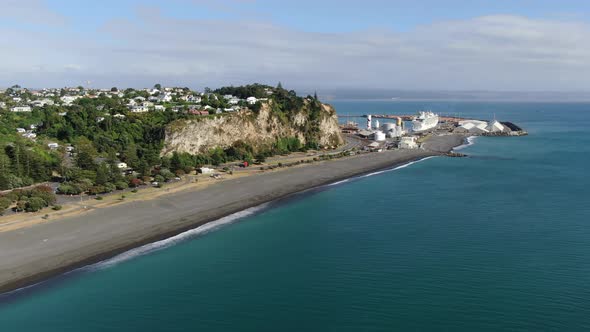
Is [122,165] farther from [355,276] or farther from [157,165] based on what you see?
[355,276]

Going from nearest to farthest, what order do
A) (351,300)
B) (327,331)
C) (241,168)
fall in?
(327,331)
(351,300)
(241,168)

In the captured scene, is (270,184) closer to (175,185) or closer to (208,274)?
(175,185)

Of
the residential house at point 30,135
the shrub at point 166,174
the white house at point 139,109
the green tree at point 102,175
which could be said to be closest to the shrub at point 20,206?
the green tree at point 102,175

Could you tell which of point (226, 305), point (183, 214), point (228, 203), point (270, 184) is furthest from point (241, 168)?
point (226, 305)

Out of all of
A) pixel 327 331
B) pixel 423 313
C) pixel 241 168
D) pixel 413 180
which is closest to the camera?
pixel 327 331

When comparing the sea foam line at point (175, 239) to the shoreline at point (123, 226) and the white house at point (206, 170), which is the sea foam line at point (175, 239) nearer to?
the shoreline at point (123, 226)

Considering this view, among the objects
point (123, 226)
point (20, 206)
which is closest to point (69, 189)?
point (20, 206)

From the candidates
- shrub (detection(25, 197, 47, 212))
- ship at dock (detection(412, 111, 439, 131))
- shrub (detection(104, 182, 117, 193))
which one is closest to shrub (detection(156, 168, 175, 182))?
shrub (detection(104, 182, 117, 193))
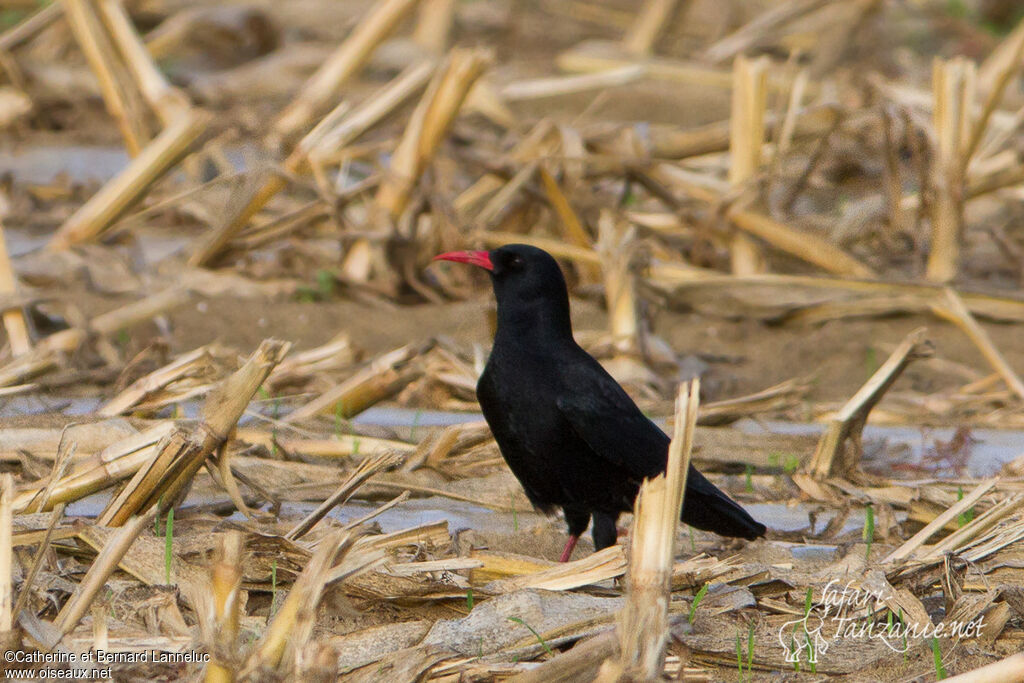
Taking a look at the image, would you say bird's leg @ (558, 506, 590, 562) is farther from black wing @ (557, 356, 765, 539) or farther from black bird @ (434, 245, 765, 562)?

----

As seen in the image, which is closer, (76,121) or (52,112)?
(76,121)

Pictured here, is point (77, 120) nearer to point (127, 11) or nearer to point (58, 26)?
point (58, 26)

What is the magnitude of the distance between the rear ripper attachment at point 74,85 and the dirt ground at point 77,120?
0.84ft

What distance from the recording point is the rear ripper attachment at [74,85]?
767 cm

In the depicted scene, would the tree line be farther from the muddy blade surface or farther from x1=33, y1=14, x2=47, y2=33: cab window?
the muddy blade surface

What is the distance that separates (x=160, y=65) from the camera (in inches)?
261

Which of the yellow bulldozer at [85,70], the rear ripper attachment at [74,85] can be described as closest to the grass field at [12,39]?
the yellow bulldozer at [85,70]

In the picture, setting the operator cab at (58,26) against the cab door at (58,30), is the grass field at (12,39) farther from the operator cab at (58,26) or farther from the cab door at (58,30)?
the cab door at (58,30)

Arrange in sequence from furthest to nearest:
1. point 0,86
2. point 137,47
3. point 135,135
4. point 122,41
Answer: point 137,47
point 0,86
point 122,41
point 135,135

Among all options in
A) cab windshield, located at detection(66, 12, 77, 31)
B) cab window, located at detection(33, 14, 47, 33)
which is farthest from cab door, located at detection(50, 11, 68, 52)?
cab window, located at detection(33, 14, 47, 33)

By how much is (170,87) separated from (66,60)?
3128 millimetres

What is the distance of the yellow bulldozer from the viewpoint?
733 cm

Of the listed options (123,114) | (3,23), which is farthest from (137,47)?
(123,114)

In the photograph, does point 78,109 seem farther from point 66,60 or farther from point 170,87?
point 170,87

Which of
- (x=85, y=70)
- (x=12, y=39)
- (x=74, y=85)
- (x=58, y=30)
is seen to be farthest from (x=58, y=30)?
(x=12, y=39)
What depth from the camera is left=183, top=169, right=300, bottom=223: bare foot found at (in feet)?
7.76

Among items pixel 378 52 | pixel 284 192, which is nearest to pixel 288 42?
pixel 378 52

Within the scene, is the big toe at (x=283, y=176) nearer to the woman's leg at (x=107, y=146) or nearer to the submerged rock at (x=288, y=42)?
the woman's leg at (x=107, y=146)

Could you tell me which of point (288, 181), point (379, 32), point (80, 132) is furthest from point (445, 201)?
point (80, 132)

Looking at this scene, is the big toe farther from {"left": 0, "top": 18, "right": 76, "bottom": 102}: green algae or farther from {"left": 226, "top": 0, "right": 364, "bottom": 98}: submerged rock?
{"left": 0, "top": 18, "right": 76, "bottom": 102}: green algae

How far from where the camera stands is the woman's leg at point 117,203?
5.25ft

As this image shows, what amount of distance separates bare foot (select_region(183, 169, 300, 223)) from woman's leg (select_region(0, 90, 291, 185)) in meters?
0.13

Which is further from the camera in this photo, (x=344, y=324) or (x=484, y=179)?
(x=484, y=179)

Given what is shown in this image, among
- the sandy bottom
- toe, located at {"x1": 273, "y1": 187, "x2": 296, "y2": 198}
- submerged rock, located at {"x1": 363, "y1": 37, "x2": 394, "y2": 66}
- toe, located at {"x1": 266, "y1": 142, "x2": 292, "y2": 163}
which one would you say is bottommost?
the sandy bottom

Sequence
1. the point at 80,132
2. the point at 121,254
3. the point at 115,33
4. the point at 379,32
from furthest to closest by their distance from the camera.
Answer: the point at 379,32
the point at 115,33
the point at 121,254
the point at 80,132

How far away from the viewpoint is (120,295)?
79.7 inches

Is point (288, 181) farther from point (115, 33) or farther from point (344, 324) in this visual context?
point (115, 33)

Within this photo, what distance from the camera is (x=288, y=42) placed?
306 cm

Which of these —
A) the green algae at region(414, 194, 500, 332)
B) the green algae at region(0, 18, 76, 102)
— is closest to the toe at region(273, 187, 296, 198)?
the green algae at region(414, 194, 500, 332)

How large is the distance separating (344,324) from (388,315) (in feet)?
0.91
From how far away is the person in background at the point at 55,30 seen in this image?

----

• _The task_
Copy the rows from the line with "How far from" up to and including the line with "From how far", reproducing each one unchanged.

• _Solution_
How far from where the camera stands is the woman's leg at point 117,203?
5.25ft

As this image shows, what amount of distance separates bare foot (select_region(183, 169, 300, 223)) from woman's leg (select_region(0, 90, 291, 185)) in meters?
0.13

Which is further from the camera in this photo, (x=344, y=324) or (x=484, y=179)?
(x=484, y=179)

Given what is shown in this image, among
- the sandy bottom
- toe, located at {"x1": 273, "y1": 187, "x2": 296, "y2": 198}
- submerged rock, located at {"x1": 363, "y1": 37, "x2": 394, "y2": 66}
- toe, located at {"x1": 266, "y1": 142, "x2": 292, "y2": 163}
which one would you say is bottommost?
the sandy bottom

Sequence
1. the point at 80,132
2. the point at 121,254
3. the point at 115,33
4. the point at 379,32
from furthest to closest by their distance from the camera.
Answer: the point at 379,32
the point at 115,33
the point at 121,254
the point at 80,132

How far away from the viewpoint is (120,295)?
79.7 inches

Is point (288, 181) farther from point (115, 33) or farther from point (344, 324) in this visual context?
point (115, 33)

Within this photo, what distance from the camera is (x=288, y=42) placed?
306 cm

Which of these —
A) the green algae at region(414, 194, 500, 332)
B) the green algae at region(0, 18, 76, 102)
— is closest to the toe at region(273, 187, 296, 198)?
the green algae at region(414, 194, 500, 332)

How large is the distance separating (344,324) from (388,315) (in feet)?
0.91
From how far away is the person in background at the point at 55,30 seen in this image?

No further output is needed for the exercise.